# Buying decent weapons for training



## Midnight-shadow (Mar 11, 2017)

I'm looking to buy a Chinese spear to start practicing with (it is my weapon of choice) but I don't have the first clue about where I would get one from in the UK or Europe. Any advice on reputable places I can look to? Also does it matter what the time or shaft are made from in terms of materials?


----------



## Flying Crane (Mar 11, 2017)

Usually Chinese staff and spear is made from white waxwood, which is reasonably durable and flexible, which use useful for Chinese methodology.  

Are you getting training?  Does your sifu have sources to get things?


----------



## Midnight-shadow (Mar 11, 2017)

Flying Crane said:


> Usually Chinese staff and spear is made from white waxwood, which is reasonably durable and flexible, which use useful for Chinese methodology.
> 
> Are you getting training?  Does your sifu have sources to get things?

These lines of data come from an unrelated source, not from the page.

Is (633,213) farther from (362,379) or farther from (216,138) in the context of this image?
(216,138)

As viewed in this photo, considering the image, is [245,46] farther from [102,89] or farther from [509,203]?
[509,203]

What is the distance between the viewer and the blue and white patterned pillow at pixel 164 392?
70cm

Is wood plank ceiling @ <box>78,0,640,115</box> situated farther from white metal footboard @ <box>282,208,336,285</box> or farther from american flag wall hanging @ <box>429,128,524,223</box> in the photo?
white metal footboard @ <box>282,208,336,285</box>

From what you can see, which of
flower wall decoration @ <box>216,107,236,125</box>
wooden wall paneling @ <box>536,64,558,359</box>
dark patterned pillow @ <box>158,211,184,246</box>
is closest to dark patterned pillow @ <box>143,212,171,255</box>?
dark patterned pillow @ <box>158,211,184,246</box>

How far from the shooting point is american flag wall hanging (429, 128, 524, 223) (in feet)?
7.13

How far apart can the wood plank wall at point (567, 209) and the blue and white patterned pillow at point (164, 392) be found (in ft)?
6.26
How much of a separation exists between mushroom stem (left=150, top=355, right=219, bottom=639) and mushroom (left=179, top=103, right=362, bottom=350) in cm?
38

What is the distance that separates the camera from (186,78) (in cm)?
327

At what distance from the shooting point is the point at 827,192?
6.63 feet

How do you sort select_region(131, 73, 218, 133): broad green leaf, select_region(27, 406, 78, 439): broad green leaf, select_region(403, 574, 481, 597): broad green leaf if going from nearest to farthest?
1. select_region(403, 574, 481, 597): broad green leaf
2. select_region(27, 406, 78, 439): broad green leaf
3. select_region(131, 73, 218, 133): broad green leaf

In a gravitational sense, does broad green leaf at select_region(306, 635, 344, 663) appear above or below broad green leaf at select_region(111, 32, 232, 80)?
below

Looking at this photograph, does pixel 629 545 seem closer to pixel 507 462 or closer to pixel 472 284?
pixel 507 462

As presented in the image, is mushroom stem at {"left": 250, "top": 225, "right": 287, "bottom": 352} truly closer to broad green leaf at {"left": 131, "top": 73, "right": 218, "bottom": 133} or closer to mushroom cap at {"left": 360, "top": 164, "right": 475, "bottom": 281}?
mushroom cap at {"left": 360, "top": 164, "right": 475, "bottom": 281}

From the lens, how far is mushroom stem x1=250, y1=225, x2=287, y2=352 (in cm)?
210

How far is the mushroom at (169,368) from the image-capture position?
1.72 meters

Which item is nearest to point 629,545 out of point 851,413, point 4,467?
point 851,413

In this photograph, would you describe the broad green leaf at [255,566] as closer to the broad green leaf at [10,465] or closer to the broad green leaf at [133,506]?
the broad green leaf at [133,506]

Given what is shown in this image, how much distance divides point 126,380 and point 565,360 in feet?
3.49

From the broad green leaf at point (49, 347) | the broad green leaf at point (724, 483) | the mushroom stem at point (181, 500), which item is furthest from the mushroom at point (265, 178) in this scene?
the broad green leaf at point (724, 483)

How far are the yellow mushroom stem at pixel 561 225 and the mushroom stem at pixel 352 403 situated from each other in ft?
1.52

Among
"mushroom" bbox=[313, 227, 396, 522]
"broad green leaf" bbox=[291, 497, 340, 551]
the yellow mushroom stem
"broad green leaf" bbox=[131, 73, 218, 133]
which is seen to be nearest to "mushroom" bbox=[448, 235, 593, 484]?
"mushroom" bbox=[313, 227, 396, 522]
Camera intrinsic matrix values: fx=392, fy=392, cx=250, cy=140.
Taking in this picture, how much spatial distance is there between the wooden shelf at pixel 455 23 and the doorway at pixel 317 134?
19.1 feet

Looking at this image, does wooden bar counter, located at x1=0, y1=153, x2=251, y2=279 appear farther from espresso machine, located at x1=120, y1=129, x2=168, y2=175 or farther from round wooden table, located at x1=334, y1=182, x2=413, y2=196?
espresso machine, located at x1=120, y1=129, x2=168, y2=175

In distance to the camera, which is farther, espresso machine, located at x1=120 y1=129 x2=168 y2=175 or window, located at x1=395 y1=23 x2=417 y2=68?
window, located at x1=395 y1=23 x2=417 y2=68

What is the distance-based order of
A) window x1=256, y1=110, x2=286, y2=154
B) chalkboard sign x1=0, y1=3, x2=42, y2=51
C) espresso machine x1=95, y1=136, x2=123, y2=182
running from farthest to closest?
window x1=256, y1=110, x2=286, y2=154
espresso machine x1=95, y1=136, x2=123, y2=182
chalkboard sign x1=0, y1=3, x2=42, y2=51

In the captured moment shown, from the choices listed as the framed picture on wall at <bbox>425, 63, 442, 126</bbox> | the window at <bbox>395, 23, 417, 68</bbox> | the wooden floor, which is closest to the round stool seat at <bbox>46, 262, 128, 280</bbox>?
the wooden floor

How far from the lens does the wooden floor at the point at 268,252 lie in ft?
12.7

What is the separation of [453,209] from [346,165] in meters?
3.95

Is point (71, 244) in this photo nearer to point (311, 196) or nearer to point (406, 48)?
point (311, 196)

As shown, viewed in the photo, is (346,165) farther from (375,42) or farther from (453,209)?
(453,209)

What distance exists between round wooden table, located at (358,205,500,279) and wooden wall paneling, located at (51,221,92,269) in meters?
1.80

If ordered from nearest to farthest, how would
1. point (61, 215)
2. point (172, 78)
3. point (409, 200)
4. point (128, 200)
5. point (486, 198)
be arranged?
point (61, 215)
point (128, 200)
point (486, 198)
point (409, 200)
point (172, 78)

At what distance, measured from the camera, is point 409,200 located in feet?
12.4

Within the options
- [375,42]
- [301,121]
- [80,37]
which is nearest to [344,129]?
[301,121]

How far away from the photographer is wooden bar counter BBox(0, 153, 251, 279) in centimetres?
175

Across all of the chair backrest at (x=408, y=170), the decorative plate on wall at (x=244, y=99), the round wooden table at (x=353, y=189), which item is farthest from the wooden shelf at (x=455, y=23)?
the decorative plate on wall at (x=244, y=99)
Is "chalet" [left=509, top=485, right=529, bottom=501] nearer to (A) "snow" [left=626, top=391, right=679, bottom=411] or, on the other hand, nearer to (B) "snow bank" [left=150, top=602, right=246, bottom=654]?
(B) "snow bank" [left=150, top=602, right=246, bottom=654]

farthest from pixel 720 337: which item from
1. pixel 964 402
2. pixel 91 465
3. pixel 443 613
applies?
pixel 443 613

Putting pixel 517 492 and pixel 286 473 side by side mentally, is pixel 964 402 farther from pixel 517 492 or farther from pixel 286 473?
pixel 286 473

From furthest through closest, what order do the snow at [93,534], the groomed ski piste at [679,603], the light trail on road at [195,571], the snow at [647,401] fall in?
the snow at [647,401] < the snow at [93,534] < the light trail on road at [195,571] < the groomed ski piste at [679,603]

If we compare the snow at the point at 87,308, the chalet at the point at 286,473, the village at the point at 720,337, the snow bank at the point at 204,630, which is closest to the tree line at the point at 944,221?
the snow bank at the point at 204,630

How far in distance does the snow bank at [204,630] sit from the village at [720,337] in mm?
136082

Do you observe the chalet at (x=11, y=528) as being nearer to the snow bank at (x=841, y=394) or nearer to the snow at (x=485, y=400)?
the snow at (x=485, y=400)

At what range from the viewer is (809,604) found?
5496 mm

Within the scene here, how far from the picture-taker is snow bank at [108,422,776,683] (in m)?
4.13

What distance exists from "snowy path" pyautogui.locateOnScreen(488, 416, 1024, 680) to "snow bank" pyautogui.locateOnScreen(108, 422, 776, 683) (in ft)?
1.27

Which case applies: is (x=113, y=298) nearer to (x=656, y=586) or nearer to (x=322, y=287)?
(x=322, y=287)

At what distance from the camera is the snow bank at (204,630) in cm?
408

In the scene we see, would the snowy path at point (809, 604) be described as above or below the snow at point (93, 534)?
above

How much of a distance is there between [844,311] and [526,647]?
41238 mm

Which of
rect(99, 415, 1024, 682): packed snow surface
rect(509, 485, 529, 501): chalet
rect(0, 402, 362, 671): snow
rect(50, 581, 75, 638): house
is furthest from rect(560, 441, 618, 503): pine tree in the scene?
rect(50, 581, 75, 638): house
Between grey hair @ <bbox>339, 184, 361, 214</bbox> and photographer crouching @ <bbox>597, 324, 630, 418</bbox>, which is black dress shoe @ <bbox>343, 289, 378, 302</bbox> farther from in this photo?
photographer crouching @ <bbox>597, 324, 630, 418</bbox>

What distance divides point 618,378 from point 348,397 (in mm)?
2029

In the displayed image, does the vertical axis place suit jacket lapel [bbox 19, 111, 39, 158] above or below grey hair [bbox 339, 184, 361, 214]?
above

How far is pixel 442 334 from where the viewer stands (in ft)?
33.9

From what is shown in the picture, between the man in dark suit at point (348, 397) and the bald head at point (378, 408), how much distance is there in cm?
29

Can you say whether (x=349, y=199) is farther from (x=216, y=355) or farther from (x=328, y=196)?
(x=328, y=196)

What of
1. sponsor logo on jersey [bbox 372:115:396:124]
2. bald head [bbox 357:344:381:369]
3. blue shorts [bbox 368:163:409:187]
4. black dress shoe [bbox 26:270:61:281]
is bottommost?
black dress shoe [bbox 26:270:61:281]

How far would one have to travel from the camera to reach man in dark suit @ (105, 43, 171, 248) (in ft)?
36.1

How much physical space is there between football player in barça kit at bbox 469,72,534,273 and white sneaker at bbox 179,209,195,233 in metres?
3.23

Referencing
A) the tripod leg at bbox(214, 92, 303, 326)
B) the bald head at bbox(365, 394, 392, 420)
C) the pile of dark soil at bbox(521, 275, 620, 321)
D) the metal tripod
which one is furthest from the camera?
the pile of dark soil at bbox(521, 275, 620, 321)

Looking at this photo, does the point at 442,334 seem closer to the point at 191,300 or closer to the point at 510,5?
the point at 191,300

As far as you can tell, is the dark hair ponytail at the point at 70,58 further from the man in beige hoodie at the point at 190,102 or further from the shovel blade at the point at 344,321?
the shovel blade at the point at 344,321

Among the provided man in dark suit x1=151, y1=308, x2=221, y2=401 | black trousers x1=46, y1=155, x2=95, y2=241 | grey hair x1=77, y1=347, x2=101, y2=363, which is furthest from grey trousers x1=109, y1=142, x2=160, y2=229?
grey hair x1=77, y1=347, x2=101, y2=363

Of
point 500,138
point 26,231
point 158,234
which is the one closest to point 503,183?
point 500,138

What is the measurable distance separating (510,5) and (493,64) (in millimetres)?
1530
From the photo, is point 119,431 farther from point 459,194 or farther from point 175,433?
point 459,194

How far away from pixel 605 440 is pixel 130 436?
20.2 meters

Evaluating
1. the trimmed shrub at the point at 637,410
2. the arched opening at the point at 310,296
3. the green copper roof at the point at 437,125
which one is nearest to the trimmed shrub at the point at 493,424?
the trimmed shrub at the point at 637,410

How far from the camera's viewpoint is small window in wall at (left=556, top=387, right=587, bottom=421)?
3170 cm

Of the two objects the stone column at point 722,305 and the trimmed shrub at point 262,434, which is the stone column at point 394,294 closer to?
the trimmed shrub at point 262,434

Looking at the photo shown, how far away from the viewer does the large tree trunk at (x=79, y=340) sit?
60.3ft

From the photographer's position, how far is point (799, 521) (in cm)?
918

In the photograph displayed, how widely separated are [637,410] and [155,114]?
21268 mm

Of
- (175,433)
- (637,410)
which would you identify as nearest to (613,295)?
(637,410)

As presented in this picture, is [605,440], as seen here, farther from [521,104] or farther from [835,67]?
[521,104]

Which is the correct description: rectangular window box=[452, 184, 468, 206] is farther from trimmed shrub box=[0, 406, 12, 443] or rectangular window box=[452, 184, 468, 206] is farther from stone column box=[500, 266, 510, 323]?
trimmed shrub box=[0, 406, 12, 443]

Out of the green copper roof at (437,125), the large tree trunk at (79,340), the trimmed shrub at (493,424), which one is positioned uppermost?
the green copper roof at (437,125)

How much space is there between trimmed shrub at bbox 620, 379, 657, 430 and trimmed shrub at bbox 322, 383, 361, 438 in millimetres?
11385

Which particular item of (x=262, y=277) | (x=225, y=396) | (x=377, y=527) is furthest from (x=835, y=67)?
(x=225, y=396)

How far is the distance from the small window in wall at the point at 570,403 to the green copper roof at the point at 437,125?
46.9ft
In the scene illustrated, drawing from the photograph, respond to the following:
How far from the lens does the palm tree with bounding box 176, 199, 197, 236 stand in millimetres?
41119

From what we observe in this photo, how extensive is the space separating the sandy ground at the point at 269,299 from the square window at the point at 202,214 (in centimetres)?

I see. And I'm getting the spear head is usually made out of iron? I have received a bit of spear training but would like to be able to do more of it in my spare time, to give me some variety from practising my staff and open-hand techniques.


----------



## Flying Crane (Mar 11, 2017)

Well, the spear head would be steel if it's a good one.  There are a lot of cheap ones for performance/modern wushu that are sheet metal, probably aluminum.  Very light, good for speed and.being flashy, but not a real spear.  

I don't like toys for my training.


----------



## Flying Crane (Mar 11, 2017)

Wing Lam in California sells some steel spears.  I don't know how good they are, but gotta be better than the wushu junk.  He might ship internationally.  Website is wle.com, it's wing lam enterprises.  You could get just a spearhead and mount on your own staff.  If you can't get waxwood, well historically people in different parts of the world used whatever grew locally.  He does have several heavy steel spearheads on his website, meant for your own mounting.  That would certainly be easier to ship than a full spear.  He has a pretty god reputation.


----------



## JowGaWolf (Mar 11, 2017)

Flying Crane said:


> I don't like toys for my training.


I feel the same way.  Fake weapons tend to breed fake respect for the weapon.


----------



## Gerry Seymour (Mar 12, 2017)

JowGaWolf said:


> I feel the same way.  Fake weapons tend to breed fake respect for the weapon.


I have to remind students of this when we train with training knives. Interestingly, the more realistic the knife looks, the fewer mistakes they make when handling them. With the wooden one, they are more likely to grab the blade than with the aluminum one.


----------



## Flying Crane (Mar 12, 2017)

JowGaWolf said:


> I feel the same way.  Fake weapons tend to breed fake respect for the weapon.


Yeah, I hate that crap.


----------



## Midnight-shadow (Mar 12, 2017)

Flying Crane said:


> Wing Lam in California sells some steel spears.  I don't know how good they are, but gotta be better than the wushu junk.  He might ship internationally.  Website is wle.com, it's wing lam enterprises.  You could get just a spearhead and mount on your own staff.  If you can't get waxwood, well historically people in different parts of the world used whatever grew locally.  He does have several heavy steel spearheads on his website, meant for your own mounting.  That would certainly be easier to ship than a full spear.  He has a pretty god reputation.



I've seen a couple of places that sell just the spear heads, but I'm not confident enough in my handicraft skills to mount my own spearhead. I'd much rather buy a fully made one, even if it costs me a bit more.


----------



## Flying Crane (Mar 12, 2017)

I've done it, it's not too tough if you have a good staff.  Carve it down to fit the socket and drill a screw in to the side to hold it.  Use glue as well if you want extra security.  If you mess it up, chop off the end and start over.  Begin with extra long staff.


----------



## Gerry Seymour (Mar 12, 2017)

Flying Crane said:


> I've done it, it's not too tough if you have a good staff.  Carve it down to fit the socket and drill a screw in to the side to hold it.  Use glue as well if you want extra security.  If you mess it up, chop off the end and start over.  Begin with extra long staff.


The last 5 words is key to not having to worry about screwing up. Start with a staff longer than you need. When you get the head on, cut the excess from the other end. If you screw up a couple of times, you won't need to cut anything off the other end.


----------